There are a few issues already cataloged that might be relevant:
@yanliu-chn just merged your pull request.
If I understand correctly, we basically want this portion of the hyperspectral code:
print 'extracting metadata in cdl format'
+ metaFilePath = outFilePath + '.cdl'
+ with open(metaFilePath, 'w') as fmeta:
+ subprocess.call('ncks', '--cdl', '-m', '-M', outFilePath], stdout=fmeta)
+ if os.path.exists(metaFilePath):
+ extractors.upload_file_to_dataset(filepath=metaFilePath, parameters=parameters)
+
+ print 'extracting metadata in xml format'
+ metaFilePath = outFilePath + '.xml'
+ with open(metaFilePath, 'w') as fmeta:
+ subprocess.call('ncks', '--xml', '-m', '-M', outFilePath], stdout=fmeta)
+ if os.path.exists(metaFilePath):
+ extractors.upload_file_to_dataset(filepath=metaFilePath, parameters=parameters)
...to go into a separate extractor, since the hyperspectral extractor is not the only one generating .nc files. I think we want to write an extractor that triggers on any .nc file in Clowder and calls
ncks -xml ...
ncks -cdl ...
Have we solved the XML -> JSON or CDL -> JSON piece, or not yet?

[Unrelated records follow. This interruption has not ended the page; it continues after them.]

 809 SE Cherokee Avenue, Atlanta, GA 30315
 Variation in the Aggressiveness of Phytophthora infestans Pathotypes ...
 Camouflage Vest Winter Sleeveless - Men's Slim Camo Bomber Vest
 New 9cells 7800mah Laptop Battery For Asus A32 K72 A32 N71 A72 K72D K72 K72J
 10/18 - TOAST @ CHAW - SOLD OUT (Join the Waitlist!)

@max-zilla If this is the case, I think we should wrap this as a function for other extractors to call.
ToJSON function is being considered by Charlie and his team. We don't have a good solution so far.

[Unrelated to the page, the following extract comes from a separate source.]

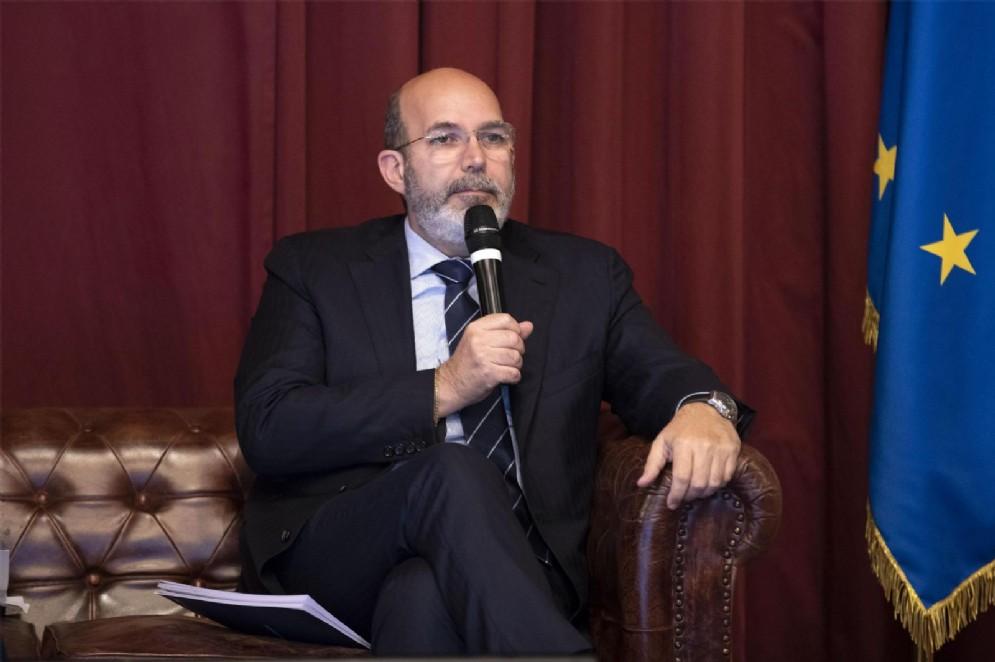 Il sottosegretario all'Editoria Vito Crimi, del Movimento 5 stelle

@yanliu-chn I don't think we need the extractors to call this function - the function just creates XML and CDL metadata files from any netCDF file. we set this up to trigger on netCDF files being added to clowder, and that way it can process both .nc files from extractors and .nc files that people upload manually.
@yanliu-chn https://github.com/terraref/extractors-metadata/tree/master/netcdf FYI.
@max-zilla cool! you already got it done.
@yanliu-chn @max-zilla The netCDF->JSON converter is almost working. It is invoked with ncks --jsn, analogous to the NCO CDL and XML converters. @hmb1 will post when it is in-tree, and then NCO will need to be re-built from latest source to give the extractor access to this new functionality.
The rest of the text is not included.